A four-decade old dream of Sandalwood to have its own film city will soon be reality as Deputy Chief Minister Dr C N Ashwathanarayan announced the setting up of one in Bengaluru itself. This puts an end to the debate over the different locations that were contenders to host the mega venture.
At an event to posthumously honour senior actor Ambareesh with the 2019 Padmabhushan Dr B Sarojadevi, National award, Ashwathanarayan said that the government had already inspected a few locations in the city and the work to build the film city would take off at the earliest, as reported by Udayavani.
This brings an end to the protest by environmentalists against the proposed film city at the Roerich and Devika Rani Roerich Estate at Tataguni as was proposed by Chief Minister B S Yediyurappa earlier this year.
The project has been on the cards for four decades now.
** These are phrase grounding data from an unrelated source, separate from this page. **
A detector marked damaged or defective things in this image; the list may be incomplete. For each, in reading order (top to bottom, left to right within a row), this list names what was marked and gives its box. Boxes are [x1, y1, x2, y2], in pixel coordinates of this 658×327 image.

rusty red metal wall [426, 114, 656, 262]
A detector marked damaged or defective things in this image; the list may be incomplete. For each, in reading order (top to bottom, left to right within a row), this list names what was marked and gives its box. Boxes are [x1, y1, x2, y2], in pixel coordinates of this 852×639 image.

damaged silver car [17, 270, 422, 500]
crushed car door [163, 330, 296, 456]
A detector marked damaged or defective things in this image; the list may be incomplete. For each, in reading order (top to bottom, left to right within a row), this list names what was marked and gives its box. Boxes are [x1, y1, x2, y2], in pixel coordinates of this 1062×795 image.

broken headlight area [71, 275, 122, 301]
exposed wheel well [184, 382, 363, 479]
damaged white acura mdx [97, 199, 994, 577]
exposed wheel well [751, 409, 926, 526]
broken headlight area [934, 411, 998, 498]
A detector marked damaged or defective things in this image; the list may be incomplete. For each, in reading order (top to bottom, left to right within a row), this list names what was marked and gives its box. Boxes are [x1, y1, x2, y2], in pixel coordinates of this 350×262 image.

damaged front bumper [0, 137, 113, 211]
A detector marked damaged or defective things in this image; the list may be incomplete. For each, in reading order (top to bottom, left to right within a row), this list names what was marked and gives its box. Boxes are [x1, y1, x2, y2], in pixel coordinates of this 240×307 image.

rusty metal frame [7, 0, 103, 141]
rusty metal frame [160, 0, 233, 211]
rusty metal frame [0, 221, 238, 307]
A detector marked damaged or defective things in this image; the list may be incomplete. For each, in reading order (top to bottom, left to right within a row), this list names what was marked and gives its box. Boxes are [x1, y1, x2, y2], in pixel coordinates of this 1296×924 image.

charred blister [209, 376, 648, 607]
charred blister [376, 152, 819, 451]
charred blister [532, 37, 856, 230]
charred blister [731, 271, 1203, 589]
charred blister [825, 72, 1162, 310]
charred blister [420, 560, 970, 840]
The earliest effort to have a film city for Sandalwood was made by Ramakrishna Hegde during his tenure as CM in the 80s. Hegde had allocated around 400 acres at Hesaraghatta to this project that never took off.
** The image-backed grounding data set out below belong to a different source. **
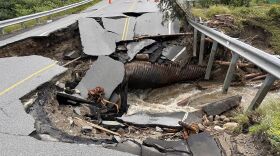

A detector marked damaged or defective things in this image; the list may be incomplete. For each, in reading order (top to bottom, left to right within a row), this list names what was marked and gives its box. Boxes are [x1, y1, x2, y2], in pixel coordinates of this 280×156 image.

broken asphalt chunk [79, 18, 117, 55]
broken asphalt chunk [126, 39, 155, 61]
broken asphalt chunk [75, 56, 124, 99]
broken asphalt chunk [202, 95, 242, 116]
broken asphalt chunk [116, 112, 186, 128]
broken asphalt chunk [187, 133, 224, 156]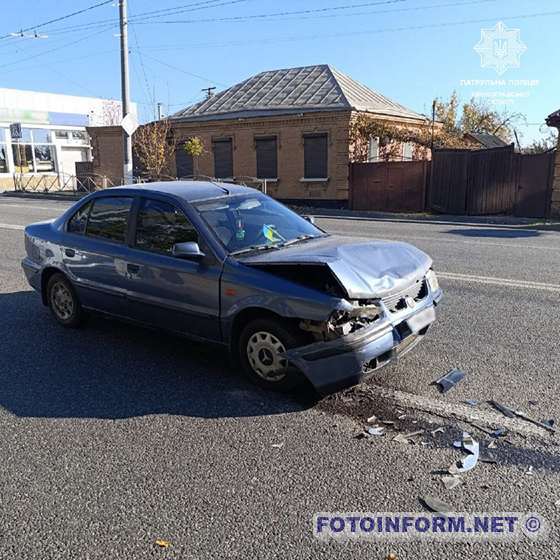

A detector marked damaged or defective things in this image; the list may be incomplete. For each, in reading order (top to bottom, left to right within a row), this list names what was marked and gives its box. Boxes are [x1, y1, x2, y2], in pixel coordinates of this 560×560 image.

damaged silver sedan [21, 182, 442, 396]
crumpled car hood [241, 234, 434, 300]
broken front bumper [288, 284, 442, 394]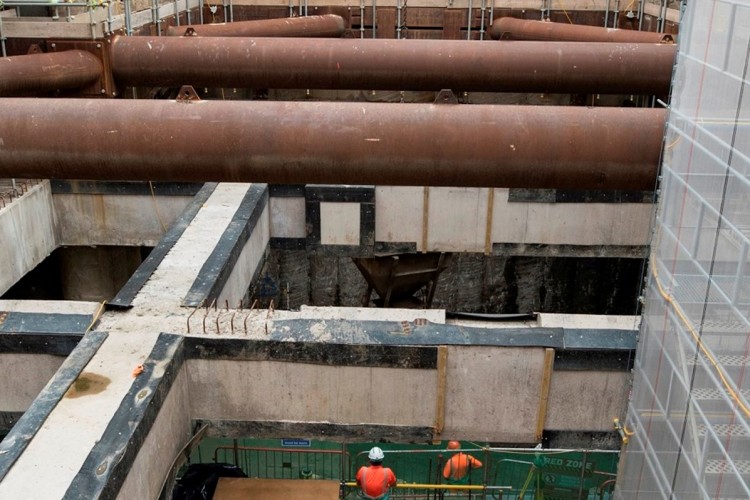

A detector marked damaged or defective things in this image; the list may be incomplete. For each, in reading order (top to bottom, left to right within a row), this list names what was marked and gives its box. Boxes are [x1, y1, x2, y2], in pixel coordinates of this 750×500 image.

large rusty pipe [164, 13, 346, 37]
second rusty pipe [166, 13, 348, 37]
large rusty pipe [494, 17, 676, 44]
second rusty pipe [490, 17, 680, 44]
second rusty pipe [0, 50, 102, 97]
large rusty pipe [0, 50, 103, 97]
large rusty pipe [110, 36, 676, 94]
second rusty pipe [110, 37, 676, 94]
large rusty pipe [0, 98, 668, 190]
second rusty pipe [0, 99, 668, 191]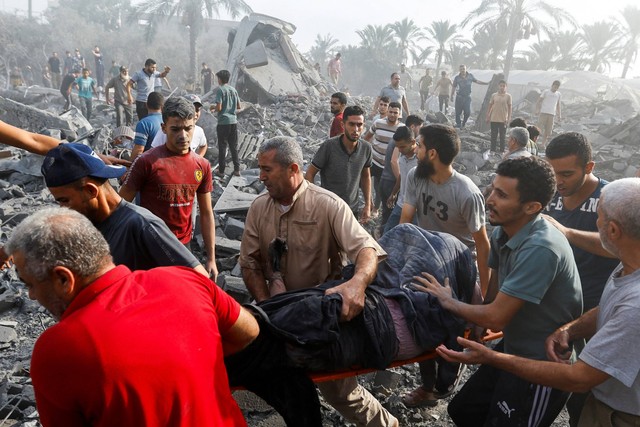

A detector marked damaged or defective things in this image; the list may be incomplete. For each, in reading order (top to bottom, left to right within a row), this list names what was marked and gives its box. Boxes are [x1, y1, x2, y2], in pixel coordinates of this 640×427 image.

broken concrete block [224, 217, 246, 241]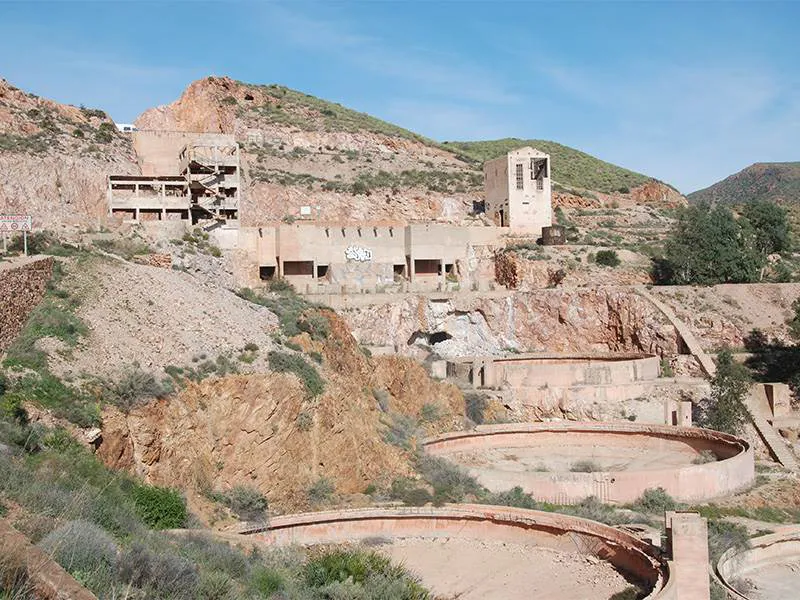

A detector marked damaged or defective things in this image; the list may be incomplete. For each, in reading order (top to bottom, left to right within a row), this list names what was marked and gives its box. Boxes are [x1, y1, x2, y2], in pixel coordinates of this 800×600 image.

broken concrete edge [422, 424, 752, 504]
broken concrete edge [0, 520, 97, 600]
broken concrete edge [239, 504, 676, 596]
broken concrete edge [716, 524, 800, 600]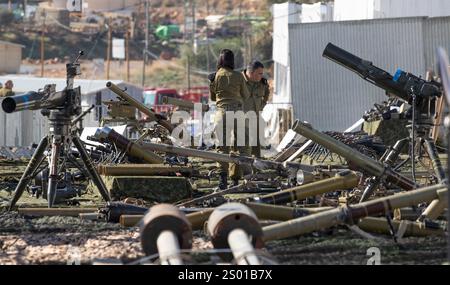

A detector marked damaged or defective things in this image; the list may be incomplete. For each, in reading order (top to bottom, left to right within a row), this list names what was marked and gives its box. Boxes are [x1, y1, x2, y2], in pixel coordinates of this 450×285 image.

rusty metal tube [264, 183, 446, 241]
But recent governments have been moving it from one location to another to suit their political interests. While Siddaramaiah, during his tenure as chief minister, had sanctioned it to Himmavu in Varuna, his son Yathindra’s constituency, H D Kumaraswamy had proposed its construction at Ramanagara, which is his wife Anitha Kumaraswamy’s constituency.
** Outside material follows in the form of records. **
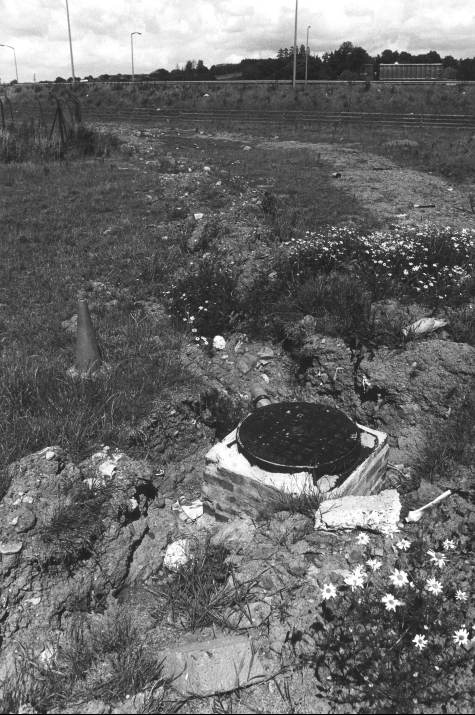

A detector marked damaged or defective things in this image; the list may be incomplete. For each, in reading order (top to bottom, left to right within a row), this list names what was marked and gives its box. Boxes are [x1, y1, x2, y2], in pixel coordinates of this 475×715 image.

rusted metal lid [236, 402, 362, 476]
broken concrete slab [316, 490, 402, 536]
broken concrete slab [162, 636, 268, 696]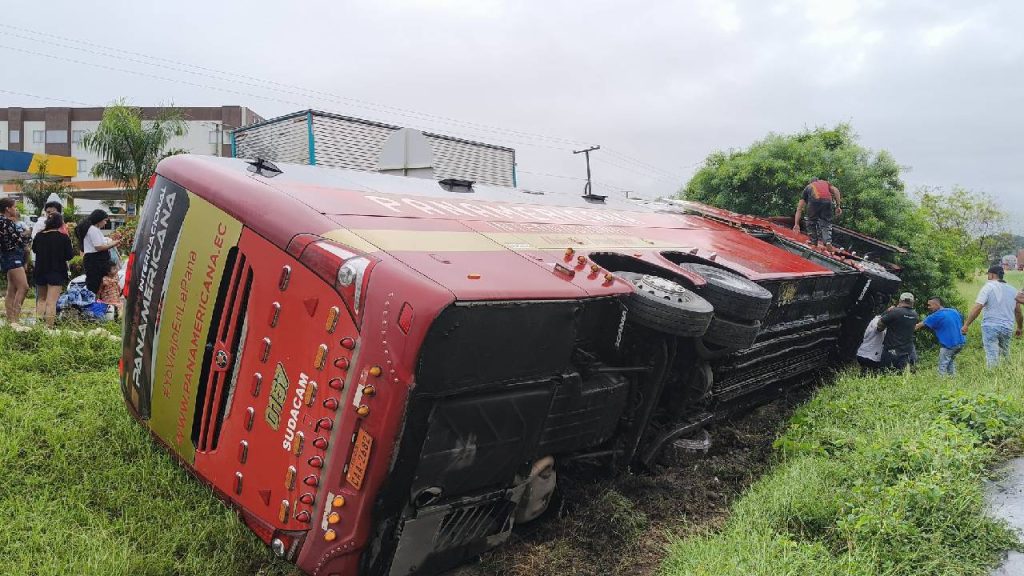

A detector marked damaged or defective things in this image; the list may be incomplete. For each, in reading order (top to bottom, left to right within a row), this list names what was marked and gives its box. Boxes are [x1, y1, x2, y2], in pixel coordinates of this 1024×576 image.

overturned red bus [122, 154, 904, 576]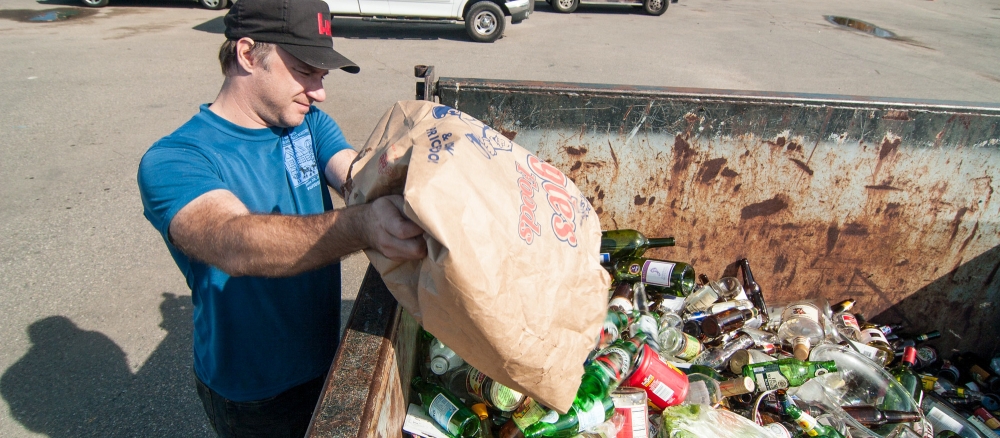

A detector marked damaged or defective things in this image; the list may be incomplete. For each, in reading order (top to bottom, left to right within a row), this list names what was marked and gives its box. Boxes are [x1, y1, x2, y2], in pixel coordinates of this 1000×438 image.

pothole in asphalt [824, 15, 896, 38]
rust stain [672, 136, 696, 174]
rust stain [696, 158, 728, 184]
rust stain [788, 159, 812, 176]
rust stain [736, 196, 788, 221]
rust stain [824, 224, 840, 255]
rusty dumpster side [308, 74, 1000, 434]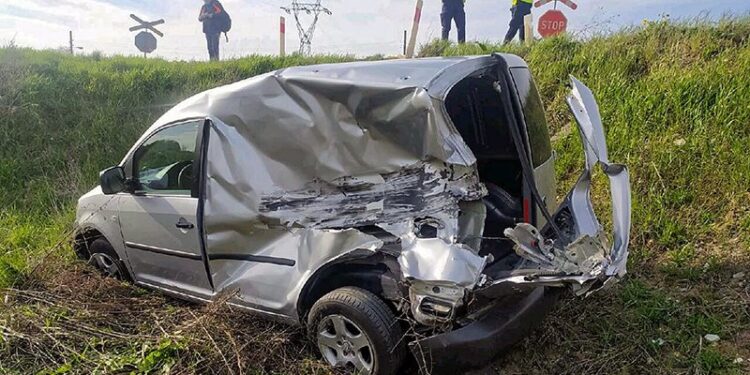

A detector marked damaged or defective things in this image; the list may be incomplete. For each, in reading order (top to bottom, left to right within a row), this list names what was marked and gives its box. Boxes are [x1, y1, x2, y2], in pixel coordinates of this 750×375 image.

severely damaged car [73, 54, 632, 374]
bent metal [76, 54, 632, 374]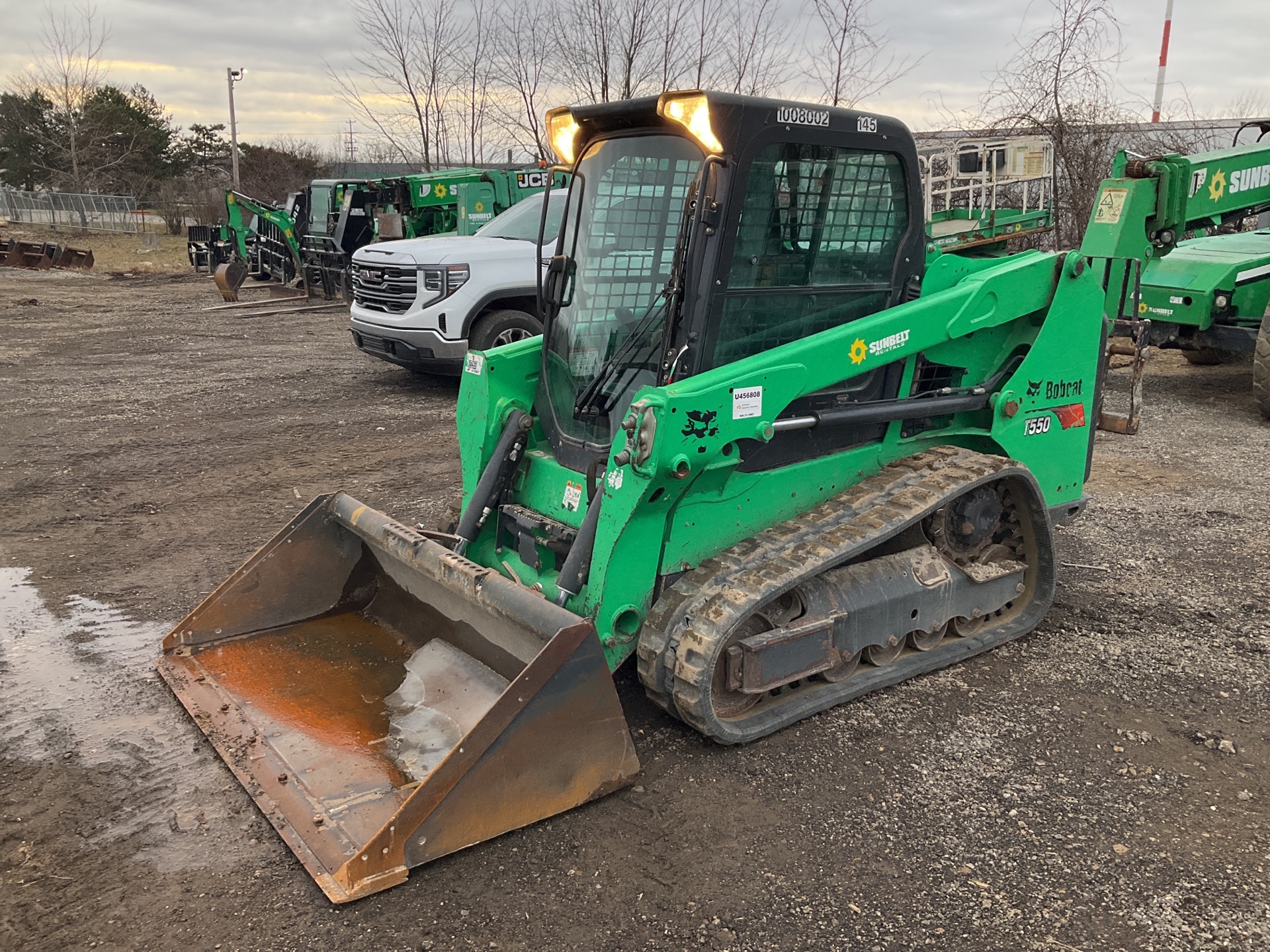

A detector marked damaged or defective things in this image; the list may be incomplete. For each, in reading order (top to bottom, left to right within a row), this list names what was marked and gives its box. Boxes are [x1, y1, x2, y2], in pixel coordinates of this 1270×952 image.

The recent was Yediyurappa’s plans to have it at Tataguni, an estate that belonged to artist Svetoslav Roerich whose actress wife Devika Rani was hailed as the ‘first lady of Indian Cinema’. She had given it to the state government.
This estate spanning around 500 acres is home to a range of wild animals, is considered as the only lung space on the outskirts of an overcrowded Bengaluru, and is also an elephant corridor.
Plans to build a film city on such a crucial green stretch of the region got the government serious flak.
Mysuru too had been a film city contender. At a cost of around Rs 380 crore, the proposed film city in Mysuru was to be set up on a 110-acre plot in Nanjangud.
But the coalition government had shifted the location to Ramanagara. Mysuru was back in the race earlier this year after the Roerich estate plan ran into trouble. But the deputy CM’s announcement has clarified that it will now be in Bengaluru and that many a big company has already expressed interest for its construction.